WHAT YOU HAVE TO DO:
Scan the entries below for the word "States" and copy every line where it turns up.

Saved data entries
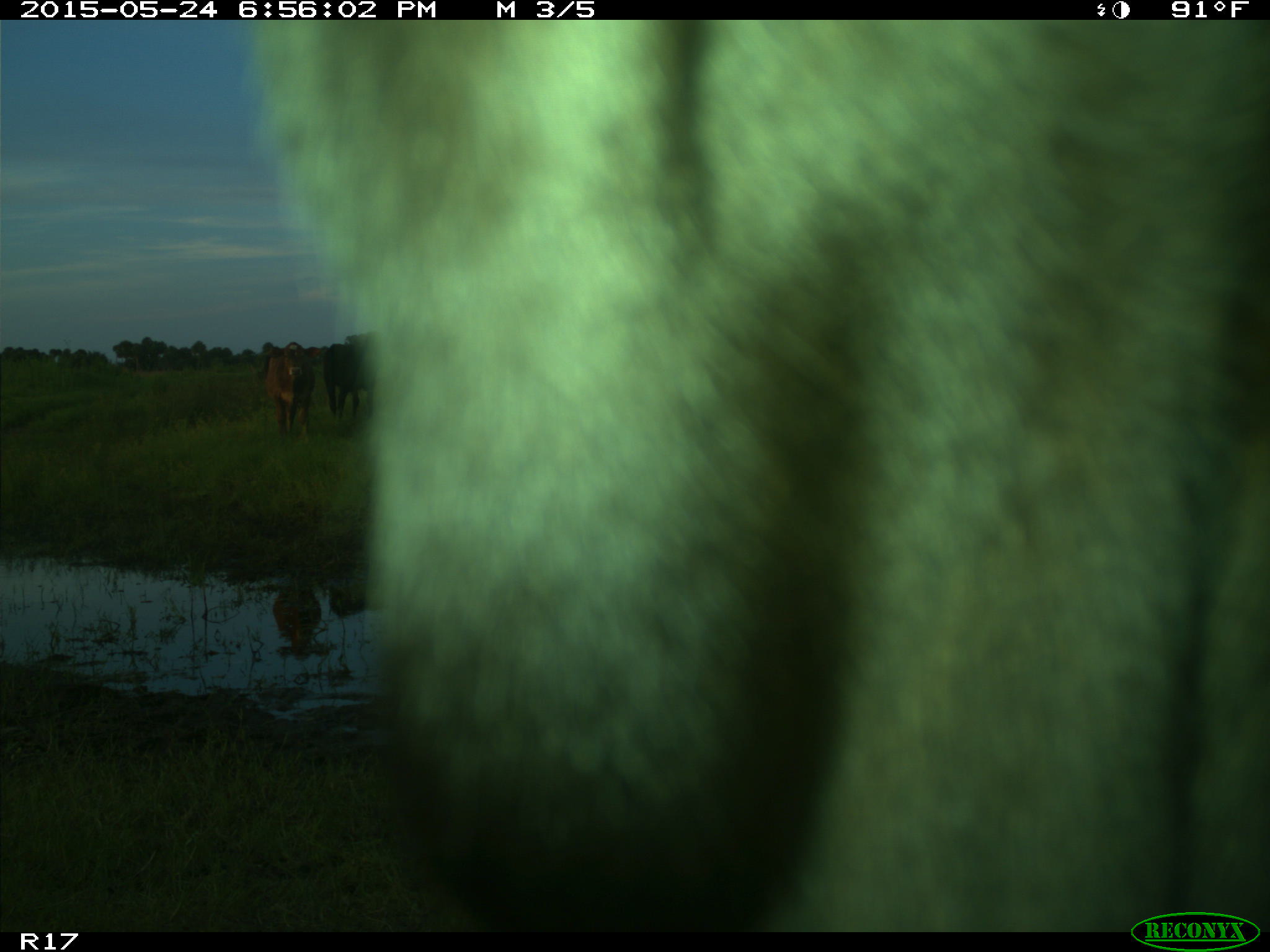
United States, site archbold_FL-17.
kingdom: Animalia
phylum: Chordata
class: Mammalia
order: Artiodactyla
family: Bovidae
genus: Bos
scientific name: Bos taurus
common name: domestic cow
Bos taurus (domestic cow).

==

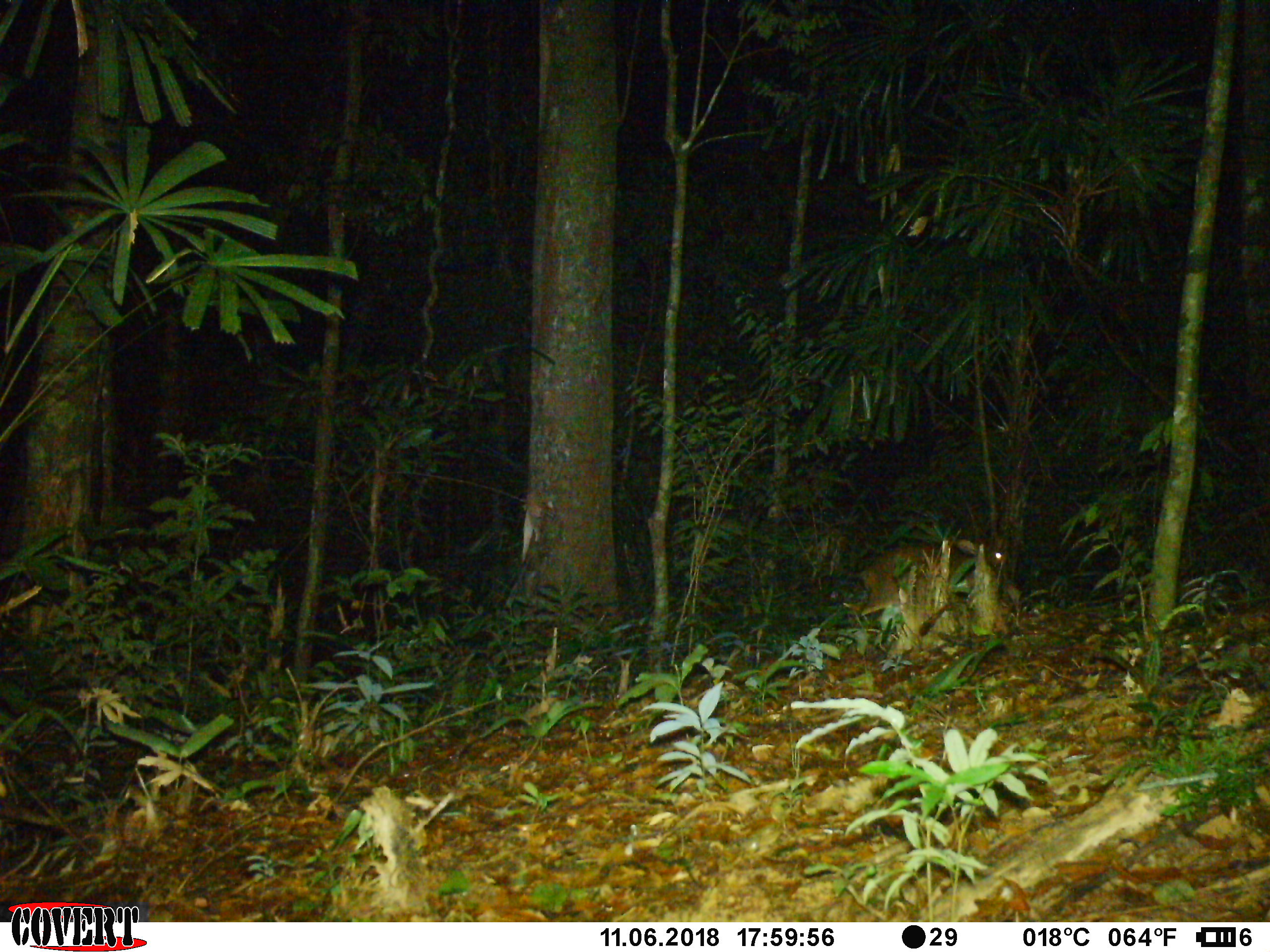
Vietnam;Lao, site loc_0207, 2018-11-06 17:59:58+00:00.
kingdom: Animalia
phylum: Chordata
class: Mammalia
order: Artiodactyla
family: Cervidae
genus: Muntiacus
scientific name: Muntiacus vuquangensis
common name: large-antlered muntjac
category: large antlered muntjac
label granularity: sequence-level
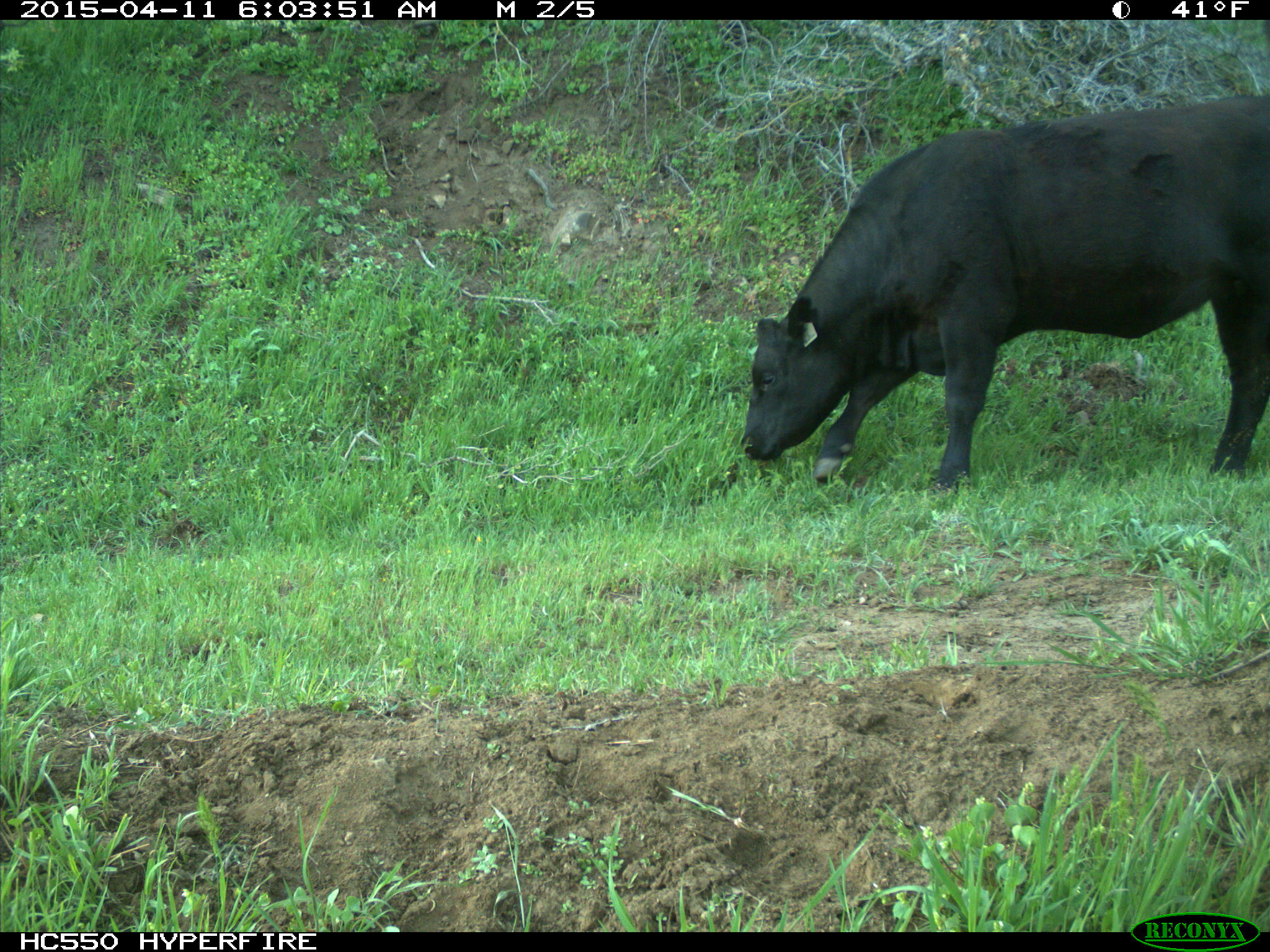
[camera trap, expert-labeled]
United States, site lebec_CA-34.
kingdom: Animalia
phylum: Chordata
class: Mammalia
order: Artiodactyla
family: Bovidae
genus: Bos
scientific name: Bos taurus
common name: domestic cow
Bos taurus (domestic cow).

PROBLEM SOLUTION:
United States, site archbold_FL-17.
United States, site lebec_CA-34.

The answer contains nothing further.